/NeuralNetwork

Keras implementation & homegrown implementation of neural network that classifies 2D patterns (UF CAP6610 Homework 5)

Primary LanguagePython

2D Point Classification Neural Network

Summary

Both keras_nn.py and nn.py execute vanilla neural networks that classify 2D points under the following condition:

  • If |x(1)| > 1 and |x(2)| < 1, then x in C1
  • If |x(1)| < 1 and |x(2)| > 1, then x in C2
  • Asides from (1,0), (-1,0), (0,1), (0,-1), all other 2D points are not permitted

nn.py holds a homegrown neural network, whereas keras_nn.py contains a Keras-enabled neural network. A major motivation behind this assignment is to compare the differences between the Keras neural network and my own implementation. Thus, both models were configured to be as similar as possible. The input layer holds 3 neurons (x(1), x(2), and 1 for bias). A minimum of one hidden layer consisting of three units its required to achieve 100% classification accuracy, in both cases. The output layer consists of a single neural unit. If the value of the final activation is approximately 0, the test pattern is predicted to belong to C1. Likewise, if the value is approximately 1, the pattern is predicted to belong to C2.

(1,0), (-1,0), (0,1), (0,-1), and 96 randomly generated 2D points comprise the dataset to make up a total of 100 training/testing patterns. Although it is guaranteed that there are 50 instances of each class in the dataset, the distribution of individual values themselves is unkown. The 96 data points all satisfy the following rules:

  • For all C1 patterns, x = (x(1), x(2)), where 1 < |x(1)| ≤ 2 and 0 ≤ |x(2)| < 1
  • For all C2 patterns, x = (x(1), x(2)), where 0 ≤ |x(1)| < 1 and 1 < |x(2)| ≤ 2

All data points can be found in the beginning of either keras_nn.py or nn.py. The code responsible for the generation of these data points is commented out at the beginning of either file. Similarly, the weight matrices (which hold the biases) are initialized to the same values for both neural nets, and the code that generated these weight matrices are found right below the data point generation code.

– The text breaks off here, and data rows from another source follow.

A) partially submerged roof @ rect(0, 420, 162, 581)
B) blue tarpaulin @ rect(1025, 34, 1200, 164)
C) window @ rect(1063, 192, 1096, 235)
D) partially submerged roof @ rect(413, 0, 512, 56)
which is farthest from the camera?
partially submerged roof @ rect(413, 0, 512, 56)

Both neural networks share these identical properties:

  • Same starting weight matrices
  • Same datasets (shuffled the same way)
  • Number of Hidden Layers: 1 (3 units)
  • Gradient Descent Learning Rate: 0.2
  • Activation Function: Sigmoid Function (w/ slope = 1)
  • Epochs Executed: 10,000

Three training/testing distributions are executed within both neural nets:

  1. All 100 patterns used for both training and testing (final accuracy represents training accuracy)
  2. 80% training/20% testing (testing patterns taken from the end of the feature matrix)
  3. 70% training/30% testing (testing patterns taken from the end of the feature matrix)

Specific results for each case are found below.

Homegrown Neural Network

The homegrown neural network was modeled after the neural net created within this BogoToBogo tutorial. As was mentioned earlier, a minimum of one hidden layer, holding three units, is required to achieve 100% clasification accuracy, except for the 70%/30% split, where only 96% accuracy was achieved. Standard sigmoid activation functions are used for both the hidden layer and the output layer. Binary cross entropy is used as the loss function. The follow tables show loss, accuracy, the approximate number of epochs needed for convergence in each trial, and the weight matrices of each trial. (Convergence in this case is defined when the change in loss is less than ε = 0.00001)

Keras Results Keras Weights

Keras Neural Network Characteristics & Results

The Keras neural network intializes its weight matrices via the weights_init_2 and weights_init_3 functions. Standard sigmoid activation functions are used for both the hidden layer and the output layer. Binary cross entropy is used as the loss function, and stochastic gradient descent (SGD) -- tweaked to a learning rate of 0.2 -- optimizes the model, i.e. SGD finds the local (or global) minimum of the loss function. Batch sizes match the number of training patterns (like in the homegrown neural net) which degrades SGD to regular gradient descent. The follow tables show loss, accuracy, the approximate number of epochs needed for convergence in each trial, and the weight matrices of each trial. (Convergence in this case is defined when the accuracy of the model becomes 100% while training.)

Keras Results Keras Weights

Execution

Running keras_nn.py and nn.py will fit and predict on the respective models three times with distributions listed above in the Summary section.

Both keras_nn.py and nn.py were tested on the Windows Python 3.7.2 interpreter. It is unsure how the programs will perform on different version interpreters or on different operating systems.